Auto-resolving assumes you fix errors between deploys (or at least want to be reminded about errors frequently). To disable auto-resolve, uncheck Resolve errors on deploy in your project’s settings.

When disabled, you can still mark individual errors to resolve on the next deploy on the error page.

Honeybadger’s error search supports several deployment-related tokens:

TokenDescription
occurred.after:'last deploy'Errors that occurred since the most recent deployment
revision:"v1.0"Errors that occurred from a deployment with this revision
is:pending_resolutionErrors set to resolve on the next deploy (when auto-resolve is disabled)

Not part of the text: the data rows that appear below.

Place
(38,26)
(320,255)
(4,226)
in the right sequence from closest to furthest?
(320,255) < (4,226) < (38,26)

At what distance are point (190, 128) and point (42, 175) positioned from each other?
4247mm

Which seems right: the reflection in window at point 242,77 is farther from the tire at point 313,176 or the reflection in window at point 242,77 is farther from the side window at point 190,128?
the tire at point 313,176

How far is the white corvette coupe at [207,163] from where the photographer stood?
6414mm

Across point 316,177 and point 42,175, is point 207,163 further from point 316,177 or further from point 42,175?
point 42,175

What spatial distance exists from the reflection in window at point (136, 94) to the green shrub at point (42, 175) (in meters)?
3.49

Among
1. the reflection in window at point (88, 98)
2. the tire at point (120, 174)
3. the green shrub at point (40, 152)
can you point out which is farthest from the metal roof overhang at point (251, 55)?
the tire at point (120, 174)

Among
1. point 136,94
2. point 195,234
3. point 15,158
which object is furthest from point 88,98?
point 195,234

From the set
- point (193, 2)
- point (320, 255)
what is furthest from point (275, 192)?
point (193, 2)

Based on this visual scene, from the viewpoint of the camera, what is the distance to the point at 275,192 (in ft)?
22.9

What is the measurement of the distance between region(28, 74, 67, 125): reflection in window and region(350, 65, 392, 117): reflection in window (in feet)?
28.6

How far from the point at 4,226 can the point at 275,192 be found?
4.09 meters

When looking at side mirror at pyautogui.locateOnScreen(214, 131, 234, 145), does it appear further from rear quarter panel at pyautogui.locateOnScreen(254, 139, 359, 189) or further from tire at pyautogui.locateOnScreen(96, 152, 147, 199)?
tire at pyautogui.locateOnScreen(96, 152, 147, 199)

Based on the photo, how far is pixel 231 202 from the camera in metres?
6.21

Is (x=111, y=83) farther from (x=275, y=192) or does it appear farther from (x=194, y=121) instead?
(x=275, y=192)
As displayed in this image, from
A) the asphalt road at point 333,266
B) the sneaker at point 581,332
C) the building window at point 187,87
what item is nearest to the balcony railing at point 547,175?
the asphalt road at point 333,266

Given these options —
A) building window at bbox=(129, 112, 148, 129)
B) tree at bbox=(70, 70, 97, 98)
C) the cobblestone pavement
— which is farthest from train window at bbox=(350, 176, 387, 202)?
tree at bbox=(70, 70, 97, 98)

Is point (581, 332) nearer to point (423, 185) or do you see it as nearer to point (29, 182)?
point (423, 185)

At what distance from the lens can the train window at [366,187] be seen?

The occurred.after:'last deploy' token is useful for spotting errors in new code, especially when combined with environment or assignee filters.

To track your deployments, you’ll need to notify Honeybadger each time you deploy. There are several ways to do this depending on your stack:

We have language-specific deployment tracking guides for Ruby, JavaScript, PHP, Python, and Elixir.

For any other tool or pipeline, make a request directly to the Honeybadger API. See the API reference for a full list of parameters.

Terminal window
HONEYBADGER_ENV="production" \
HONEYBADGER_REVISION="$(git rev-parse HEAD)" \
HONEYBADGER_REPOSITORY="$(git config --get remote.origin.url)" \
HONEYBADGER_API_KEY="Your project API key" \
&& curl -g "https://api.honeybadger.io/v1/deploys?deploy[environment]=$HONEYBADGER_ENV&deploy[local_username]=$USER&deploy[revision]=$HONEYBADGER_REVISION&deploy[repository]=$HONEYBADGER_REPOSITORY&api_key=$HONEYBADGER_API_KEY"

If you are using our EU stack, use eu-api.honeybadger.io instead of api.honeybadger.io.

Use the hb deploy command in the Honeybadger CLI:

Terminal window
hb deploy --environment production --repository github.com/org/repo --revision abc123 --user johndoe

Honeybadger can notify your team when your app is deployed. Any of your configured integrations — Slack, PagerDuty, email, and more — can be set up to receive deploy notifications. If you’re using the webhook integration, see the deployed event payload for the payload format.